My morning readings were connected on a fundamental level: the necessity of the humanities.
First, Pulitzer Prize winner Marilynne Robinson, in her book Absence of Mind:
The Freudian neurasthenic is not the Darwinian primate, who is not the Marxist proletarian, who is not the behaviorists’ organism available to being molded by a regime of positive and negative sensory experience. To acknowledge an element of truth in each of these models is to reject the claims of sufficiency made by all of them. What they do have in common, beside the claim to sufficiency, is an exclusion of the testimonies of culture and history.

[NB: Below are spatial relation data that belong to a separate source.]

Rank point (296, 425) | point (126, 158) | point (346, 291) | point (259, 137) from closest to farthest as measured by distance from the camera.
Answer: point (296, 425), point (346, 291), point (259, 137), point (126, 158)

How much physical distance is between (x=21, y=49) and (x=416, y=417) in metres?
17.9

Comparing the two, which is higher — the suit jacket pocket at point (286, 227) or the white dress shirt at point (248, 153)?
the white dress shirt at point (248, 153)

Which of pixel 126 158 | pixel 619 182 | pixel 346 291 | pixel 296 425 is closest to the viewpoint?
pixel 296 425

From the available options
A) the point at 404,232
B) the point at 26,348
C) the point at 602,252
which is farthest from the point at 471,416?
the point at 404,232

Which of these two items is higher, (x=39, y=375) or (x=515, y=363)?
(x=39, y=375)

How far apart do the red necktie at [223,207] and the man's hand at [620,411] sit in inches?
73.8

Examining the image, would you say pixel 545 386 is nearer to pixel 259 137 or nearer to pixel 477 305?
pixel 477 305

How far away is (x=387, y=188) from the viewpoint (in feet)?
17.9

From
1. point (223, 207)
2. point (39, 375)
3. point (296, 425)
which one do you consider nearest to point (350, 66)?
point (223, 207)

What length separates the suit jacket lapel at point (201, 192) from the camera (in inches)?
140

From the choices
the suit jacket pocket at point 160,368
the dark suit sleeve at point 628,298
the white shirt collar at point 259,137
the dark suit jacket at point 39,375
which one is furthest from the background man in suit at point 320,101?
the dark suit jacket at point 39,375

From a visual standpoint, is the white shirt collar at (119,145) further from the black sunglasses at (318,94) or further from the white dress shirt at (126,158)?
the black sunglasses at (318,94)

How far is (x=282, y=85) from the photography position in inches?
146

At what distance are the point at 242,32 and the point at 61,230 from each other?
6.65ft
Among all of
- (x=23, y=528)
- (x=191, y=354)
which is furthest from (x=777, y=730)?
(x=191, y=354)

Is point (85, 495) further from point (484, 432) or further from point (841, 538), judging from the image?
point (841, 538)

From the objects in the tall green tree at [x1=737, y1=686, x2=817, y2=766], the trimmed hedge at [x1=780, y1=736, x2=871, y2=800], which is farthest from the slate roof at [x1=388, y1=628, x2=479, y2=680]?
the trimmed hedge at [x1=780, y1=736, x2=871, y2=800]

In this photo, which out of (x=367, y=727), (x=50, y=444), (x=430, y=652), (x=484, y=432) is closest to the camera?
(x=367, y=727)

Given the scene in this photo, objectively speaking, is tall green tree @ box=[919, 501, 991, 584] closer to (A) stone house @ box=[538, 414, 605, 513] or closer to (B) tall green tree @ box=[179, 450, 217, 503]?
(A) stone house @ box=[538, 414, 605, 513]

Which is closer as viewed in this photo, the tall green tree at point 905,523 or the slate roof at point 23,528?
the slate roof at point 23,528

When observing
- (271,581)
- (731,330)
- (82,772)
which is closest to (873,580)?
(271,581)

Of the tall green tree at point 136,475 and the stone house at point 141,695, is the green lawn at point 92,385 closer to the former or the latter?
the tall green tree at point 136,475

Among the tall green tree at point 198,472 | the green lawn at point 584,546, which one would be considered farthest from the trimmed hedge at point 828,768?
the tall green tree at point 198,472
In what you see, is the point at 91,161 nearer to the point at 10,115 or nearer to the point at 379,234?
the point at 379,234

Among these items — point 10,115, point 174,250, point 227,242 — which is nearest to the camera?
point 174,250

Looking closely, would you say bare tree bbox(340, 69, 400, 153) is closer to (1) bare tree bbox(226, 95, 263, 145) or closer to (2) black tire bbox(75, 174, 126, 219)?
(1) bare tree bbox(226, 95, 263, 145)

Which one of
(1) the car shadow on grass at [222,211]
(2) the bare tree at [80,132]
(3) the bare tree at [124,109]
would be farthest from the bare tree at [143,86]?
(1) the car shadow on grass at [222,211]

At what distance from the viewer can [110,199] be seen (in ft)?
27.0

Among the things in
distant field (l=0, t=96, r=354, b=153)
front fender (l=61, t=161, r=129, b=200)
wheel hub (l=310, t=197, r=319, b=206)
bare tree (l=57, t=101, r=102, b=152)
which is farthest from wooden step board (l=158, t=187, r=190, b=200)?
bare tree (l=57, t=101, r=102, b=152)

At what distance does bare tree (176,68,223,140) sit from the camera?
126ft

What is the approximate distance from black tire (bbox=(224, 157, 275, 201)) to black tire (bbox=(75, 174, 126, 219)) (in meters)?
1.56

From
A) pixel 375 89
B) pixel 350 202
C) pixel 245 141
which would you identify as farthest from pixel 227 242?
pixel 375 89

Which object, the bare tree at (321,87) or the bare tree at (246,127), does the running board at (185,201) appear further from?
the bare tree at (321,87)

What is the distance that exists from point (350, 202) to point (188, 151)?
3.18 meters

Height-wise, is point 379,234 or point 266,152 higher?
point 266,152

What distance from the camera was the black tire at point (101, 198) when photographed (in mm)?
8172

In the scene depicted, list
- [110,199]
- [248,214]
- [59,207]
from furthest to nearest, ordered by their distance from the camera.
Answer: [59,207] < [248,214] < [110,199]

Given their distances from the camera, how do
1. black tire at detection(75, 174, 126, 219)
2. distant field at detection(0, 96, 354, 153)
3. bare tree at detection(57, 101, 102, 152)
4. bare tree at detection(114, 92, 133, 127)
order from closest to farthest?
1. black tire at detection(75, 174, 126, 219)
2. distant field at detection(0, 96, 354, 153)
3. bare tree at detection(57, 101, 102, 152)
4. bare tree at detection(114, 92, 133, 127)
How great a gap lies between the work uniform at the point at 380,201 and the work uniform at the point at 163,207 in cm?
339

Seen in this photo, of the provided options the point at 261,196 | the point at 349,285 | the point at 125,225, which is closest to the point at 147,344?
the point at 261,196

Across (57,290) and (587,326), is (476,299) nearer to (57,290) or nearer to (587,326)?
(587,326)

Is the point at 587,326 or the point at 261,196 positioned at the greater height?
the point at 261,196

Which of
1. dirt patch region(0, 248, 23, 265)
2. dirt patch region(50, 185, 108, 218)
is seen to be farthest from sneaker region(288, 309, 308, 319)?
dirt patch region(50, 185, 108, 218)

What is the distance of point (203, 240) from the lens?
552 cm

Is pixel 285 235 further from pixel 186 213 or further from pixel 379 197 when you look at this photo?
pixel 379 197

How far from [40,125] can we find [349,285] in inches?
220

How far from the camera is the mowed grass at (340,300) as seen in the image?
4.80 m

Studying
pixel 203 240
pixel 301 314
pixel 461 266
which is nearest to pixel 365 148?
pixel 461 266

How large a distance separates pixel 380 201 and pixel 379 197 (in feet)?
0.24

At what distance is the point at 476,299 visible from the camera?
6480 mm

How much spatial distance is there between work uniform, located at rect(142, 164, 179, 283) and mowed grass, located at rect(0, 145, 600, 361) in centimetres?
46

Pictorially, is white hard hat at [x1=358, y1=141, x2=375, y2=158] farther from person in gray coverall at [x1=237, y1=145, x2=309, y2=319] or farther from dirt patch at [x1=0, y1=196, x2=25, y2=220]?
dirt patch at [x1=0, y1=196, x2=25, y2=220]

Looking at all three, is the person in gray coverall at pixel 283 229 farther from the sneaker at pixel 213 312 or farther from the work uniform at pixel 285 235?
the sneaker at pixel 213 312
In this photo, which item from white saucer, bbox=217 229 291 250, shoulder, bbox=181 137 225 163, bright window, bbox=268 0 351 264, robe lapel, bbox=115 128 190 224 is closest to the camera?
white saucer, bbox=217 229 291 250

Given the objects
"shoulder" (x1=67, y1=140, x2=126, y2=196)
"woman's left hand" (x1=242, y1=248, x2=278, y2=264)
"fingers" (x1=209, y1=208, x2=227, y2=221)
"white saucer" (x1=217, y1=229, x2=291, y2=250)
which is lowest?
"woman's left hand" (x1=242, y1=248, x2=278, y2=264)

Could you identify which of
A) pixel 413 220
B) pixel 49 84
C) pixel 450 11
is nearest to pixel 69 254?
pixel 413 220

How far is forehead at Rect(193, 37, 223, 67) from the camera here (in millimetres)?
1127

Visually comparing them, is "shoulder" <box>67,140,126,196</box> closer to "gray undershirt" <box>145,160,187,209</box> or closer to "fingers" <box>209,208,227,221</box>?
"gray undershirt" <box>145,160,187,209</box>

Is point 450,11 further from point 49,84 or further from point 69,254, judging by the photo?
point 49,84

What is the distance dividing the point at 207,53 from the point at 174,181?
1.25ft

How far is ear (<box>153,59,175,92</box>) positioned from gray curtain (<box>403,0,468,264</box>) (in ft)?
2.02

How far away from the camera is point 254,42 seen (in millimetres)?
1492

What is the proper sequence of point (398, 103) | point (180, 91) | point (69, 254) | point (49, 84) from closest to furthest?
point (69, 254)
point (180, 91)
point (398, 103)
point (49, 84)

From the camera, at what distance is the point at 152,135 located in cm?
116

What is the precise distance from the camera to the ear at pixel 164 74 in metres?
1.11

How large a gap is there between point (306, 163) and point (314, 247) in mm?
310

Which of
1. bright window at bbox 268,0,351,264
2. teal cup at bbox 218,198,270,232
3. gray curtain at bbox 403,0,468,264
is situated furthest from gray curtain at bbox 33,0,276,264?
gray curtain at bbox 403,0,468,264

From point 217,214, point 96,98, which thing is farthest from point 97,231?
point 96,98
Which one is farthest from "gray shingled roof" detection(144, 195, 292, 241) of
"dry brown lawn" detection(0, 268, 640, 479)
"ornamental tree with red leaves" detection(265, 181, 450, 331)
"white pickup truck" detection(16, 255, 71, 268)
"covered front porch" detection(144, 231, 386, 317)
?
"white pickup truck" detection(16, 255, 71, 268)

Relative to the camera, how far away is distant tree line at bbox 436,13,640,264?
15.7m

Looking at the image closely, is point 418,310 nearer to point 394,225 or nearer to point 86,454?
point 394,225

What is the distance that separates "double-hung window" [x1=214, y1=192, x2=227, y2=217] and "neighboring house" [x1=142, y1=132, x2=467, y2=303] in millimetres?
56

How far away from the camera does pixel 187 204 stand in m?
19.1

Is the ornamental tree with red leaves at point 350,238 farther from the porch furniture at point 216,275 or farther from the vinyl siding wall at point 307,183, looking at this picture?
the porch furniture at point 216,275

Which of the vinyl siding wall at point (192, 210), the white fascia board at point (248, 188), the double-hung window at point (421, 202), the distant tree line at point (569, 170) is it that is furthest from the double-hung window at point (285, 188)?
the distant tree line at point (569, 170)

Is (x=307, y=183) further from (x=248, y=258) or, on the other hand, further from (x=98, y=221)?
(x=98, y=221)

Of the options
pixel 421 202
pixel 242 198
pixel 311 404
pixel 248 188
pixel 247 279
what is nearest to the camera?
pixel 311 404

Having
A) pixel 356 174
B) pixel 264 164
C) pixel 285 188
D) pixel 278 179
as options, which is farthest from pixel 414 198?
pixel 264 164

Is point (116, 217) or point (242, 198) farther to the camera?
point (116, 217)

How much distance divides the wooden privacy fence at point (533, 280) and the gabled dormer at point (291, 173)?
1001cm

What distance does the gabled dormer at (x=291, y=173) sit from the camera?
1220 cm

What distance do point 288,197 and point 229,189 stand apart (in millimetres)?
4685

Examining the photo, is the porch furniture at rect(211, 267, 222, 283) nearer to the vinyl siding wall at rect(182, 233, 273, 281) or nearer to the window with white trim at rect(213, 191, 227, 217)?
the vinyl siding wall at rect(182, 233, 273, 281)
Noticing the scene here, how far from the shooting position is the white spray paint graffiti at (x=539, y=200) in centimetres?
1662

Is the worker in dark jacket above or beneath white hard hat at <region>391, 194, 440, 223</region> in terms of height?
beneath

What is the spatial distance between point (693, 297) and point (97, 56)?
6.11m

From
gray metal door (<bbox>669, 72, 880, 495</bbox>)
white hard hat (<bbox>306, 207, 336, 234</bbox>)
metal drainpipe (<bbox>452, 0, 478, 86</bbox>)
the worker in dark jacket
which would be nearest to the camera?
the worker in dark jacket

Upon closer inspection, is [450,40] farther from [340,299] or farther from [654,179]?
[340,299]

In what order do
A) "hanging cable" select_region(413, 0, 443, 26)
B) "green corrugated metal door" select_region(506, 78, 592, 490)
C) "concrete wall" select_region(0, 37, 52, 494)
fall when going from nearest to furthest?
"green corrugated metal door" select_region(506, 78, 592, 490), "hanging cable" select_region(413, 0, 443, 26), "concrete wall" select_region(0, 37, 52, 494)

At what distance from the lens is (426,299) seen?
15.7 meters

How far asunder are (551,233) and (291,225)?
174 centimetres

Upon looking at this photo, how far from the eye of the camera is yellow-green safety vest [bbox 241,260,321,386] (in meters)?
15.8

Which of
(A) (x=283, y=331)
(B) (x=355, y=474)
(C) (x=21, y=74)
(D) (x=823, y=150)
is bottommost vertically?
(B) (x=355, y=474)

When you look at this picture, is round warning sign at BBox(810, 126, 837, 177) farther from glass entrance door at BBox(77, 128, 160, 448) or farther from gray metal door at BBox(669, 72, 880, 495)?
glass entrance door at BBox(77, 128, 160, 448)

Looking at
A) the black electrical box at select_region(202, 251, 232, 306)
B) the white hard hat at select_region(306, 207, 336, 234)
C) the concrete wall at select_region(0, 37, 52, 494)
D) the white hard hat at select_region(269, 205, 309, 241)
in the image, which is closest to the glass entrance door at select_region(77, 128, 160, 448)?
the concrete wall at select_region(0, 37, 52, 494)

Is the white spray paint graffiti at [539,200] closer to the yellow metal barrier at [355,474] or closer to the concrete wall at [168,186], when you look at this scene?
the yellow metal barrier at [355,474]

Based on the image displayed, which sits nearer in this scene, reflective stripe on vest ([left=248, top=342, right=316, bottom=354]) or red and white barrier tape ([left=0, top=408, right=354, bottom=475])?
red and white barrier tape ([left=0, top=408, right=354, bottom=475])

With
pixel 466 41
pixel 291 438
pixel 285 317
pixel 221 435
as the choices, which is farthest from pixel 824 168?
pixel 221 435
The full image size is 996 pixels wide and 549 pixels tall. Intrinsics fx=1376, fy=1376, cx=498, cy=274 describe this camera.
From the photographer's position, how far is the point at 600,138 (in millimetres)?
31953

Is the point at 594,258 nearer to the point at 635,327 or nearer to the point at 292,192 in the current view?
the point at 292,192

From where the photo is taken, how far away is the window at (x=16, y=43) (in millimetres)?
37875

Second, Laura Skandera Trombley, president of Pitzer College, in a speech adapted and published yesterday on The Huffington Post, drawing on a recent passenger jet flight:
It struck me that flying in a beige and white steel tube with nothing to occupy my time might be a reasonable analogy for what existence might be like devoid of the humanities. You’d live, but the experience would be decidedly lacking.
Do I need to explain how deadening and joyless it is to ride in that cylindrical tube? Do we really need to explain why poetry, art, philosophy and theater matter? Really, at what point did we have to start defending the value of knowing ourselves? Of human complexity? Of analysis? Of communication? Of meaning?
The sciences and the humanities have always been intertwined and one cannot prosper without the other. My favorite Greek philosopher, Aristotle, is properly recognized as the originator of the scientific study of life or, as we know it, biology; but he was also our first philosopher of art and theater. My guess is that Aristotle would be troubled by the way we have siloed our ways of knowing.
- Culture and history belong at the center of any account of being human.
- Genuine knowing must be an act of integrating not silo-ing.